◆ **Your task**
Answer these about the bergen review:
1. From what height does the website quote say the fully loaded bags were drop tested?
2. How long does torrential Peak District rain take to get through the writer's bergen?
3. What does the writer put the bergen in when flying?

◆ **Document extract**
------------------------------------------------------------

Two large zipped removable side pockets.
Adjustable chest and waist stabilisers.
Padded hip belt.
Airmesh funnel back ventilation system.

From the Highlander website (forgive their grammer):
“These packs has been designed and tested in conjunction with the British soldiers that use them. We drop tested the fully loaded bags onto concrete from ten meters. Strategically placed bar-tacks provide exceptional construction strength. Infra Red Reduction treatment applied to the polyester Kodex fabric and Nylon webbing. Thick Polyurethane lamination adds unparalleled strength and makes the fabric highly waterproof. Designed to allow the easy attachment of accessories and kit.”


My Experience

While I haven’t dropped my bergen from a two storey building to test its strength, I have used it enough to say something about it. Firstly, for people new to bergens, they are not waterproof. They are quite resistant to rain, and it takes a good three hours of torrential Peak District deluge to get through mine, but it will let the water in eventually. If this does happen, don’t expect it to dry too quickly, but this is why people use waterproof bags inside their bergens, or covers over them.



I took this picture of my nearly full bergen with a 2ltr bottle beside it to give you an idea of scale.



One big positive for this piece of kit is the comfort factor while carrying heavy loads. The shoulder straps are a bit wider and more padded than a number of civilian style packs I’ve seen, and it’s easily adjustable to get a good fit. The airmesh system does actually mean your back won’t get as sweaty as you’d expect, as the padding is thick and effectively works by keeping contact between back and bergen to a minimum. The waist strap is also chunky, and far wider than the thin little strips you often find on civi packs. This spreads the weight of what you’re carrying (it should be on your waist and not your shoulders/back) over a wider area, which makes it easier to haul loads.



A partial view of the airmesh system & some of the straps. Not a great picture, but it was 1am on the morning and I was tired. Lets just say the Arctic Circle was under 100 miles away.



All the adjustable parts and buckles are big, and therefore friendly to freezing cold hands, which is important for those using this right around the year.

Airports have a reputation of chewing up and spitting out rucksacks, and the many straps on this bergen mean its vulnerable to being torn apart by a rogue conveyor belt. I bought a massive, thick bag to stick my bergen in when I fly, which means it will arrive in one piece. It can also help to hide your bergen if its in camo, as some people might think you’re some sort of redneck gun nut. If you’re going to certain countries though, I wouldn’t take anything that’s camo - unless you are actually taking part in a military coup, in which case you’ll probably be wanting it.

------------------------------------------------------------

◆ **Entries**
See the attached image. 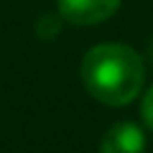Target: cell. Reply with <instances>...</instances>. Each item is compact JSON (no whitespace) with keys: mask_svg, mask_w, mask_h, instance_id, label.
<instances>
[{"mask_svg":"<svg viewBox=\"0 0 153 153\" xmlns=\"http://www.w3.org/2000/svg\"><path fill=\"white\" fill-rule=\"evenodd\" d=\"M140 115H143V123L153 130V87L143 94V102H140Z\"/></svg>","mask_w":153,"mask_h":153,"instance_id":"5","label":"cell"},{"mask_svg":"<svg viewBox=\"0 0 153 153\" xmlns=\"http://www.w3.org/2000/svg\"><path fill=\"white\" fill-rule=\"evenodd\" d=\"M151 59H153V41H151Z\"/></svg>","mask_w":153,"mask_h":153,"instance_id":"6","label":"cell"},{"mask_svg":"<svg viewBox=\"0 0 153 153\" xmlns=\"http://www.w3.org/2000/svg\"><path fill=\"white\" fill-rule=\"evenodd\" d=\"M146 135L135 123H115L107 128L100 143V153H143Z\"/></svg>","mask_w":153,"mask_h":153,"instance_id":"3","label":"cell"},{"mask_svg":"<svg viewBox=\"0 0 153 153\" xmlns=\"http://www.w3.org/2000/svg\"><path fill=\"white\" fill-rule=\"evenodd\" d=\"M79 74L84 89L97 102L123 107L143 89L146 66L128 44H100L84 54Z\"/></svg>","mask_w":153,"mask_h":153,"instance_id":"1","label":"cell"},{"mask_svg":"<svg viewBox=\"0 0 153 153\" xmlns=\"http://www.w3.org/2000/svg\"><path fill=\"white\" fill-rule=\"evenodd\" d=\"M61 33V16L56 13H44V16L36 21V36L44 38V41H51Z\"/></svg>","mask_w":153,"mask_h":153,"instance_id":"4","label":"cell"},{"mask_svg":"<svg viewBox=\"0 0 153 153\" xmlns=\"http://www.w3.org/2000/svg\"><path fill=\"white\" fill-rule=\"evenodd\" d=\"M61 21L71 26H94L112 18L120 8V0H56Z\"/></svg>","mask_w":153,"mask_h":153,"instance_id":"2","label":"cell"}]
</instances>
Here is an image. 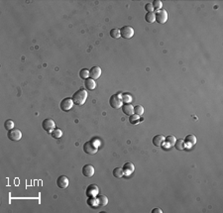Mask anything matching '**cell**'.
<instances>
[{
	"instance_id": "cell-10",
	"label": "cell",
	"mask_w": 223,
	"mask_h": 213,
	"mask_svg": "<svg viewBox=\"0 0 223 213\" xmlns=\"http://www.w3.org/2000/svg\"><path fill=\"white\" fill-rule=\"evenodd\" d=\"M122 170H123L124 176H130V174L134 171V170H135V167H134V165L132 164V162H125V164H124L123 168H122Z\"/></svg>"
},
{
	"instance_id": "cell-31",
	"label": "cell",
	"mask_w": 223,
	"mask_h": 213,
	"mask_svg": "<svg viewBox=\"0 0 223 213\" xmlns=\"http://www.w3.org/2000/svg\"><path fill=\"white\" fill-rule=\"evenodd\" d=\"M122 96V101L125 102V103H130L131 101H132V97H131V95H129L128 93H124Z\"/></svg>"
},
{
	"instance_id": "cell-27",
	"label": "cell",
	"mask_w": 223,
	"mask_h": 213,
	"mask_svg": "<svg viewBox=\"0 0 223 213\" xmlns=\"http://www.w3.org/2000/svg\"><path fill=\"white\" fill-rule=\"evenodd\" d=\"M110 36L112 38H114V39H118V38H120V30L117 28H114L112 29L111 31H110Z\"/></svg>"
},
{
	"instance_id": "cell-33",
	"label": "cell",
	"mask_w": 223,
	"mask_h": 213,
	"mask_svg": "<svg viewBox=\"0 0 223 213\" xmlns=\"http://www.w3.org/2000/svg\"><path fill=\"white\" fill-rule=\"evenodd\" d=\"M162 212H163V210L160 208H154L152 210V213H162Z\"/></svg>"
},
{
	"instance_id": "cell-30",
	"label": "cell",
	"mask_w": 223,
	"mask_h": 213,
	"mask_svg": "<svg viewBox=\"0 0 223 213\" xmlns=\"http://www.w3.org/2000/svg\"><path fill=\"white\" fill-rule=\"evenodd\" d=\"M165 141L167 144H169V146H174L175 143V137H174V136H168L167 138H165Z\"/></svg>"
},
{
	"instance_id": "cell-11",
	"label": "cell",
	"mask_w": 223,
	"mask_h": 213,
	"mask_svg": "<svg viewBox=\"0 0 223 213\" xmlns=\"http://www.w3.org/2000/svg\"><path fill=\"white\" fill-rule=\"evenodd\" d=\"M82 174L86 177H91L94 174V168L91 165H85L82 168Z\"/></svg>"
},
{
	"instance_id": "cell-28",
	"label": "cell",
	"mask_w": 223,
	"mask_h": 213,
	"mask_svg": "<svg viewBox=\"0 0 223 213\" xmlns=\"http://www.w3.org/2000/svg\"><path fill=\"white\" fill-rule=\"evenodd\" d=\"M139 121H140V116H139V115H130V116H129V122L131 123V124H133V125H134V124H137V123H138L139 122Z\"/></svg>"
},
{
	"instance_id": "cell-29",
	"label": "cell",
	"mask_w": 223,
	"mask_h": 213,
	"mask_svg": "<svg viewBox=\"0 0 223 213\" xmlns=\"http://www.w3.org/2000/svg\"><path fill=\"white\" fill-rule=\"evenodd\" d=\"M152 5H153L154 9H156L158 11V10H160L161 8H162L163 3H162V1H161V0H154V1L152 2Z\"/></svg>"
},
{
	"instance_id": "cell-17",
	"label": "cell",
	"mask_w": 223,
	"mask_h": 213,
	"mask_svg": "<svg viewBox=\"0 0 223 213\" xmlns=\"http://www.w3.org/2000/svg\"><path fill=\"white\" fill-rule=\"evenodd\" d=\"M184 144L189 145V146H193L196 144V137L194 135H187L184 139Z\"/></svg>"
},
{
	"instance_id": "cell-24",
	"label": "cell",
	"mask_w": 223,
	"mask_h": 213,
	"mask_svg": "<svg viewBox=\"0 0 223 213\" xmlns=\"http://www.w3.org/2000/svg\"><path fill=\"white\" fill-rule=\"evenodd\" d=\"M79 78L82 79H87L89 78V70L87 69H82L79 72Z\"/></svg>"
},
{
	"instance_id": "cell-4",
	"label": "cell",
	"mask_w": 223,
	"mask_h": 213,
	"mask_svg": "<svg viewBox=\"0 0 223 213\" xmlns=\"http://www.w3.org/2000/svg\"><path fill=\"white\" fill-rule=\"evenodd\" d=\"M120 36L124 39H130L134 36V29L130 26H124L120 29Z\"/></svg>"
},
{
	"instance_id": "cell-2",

------------------------------------------------------------

◆ **Solution**
1. Ten meters, onto concrete.
2. A good three hours.
3. A massive, thick bag.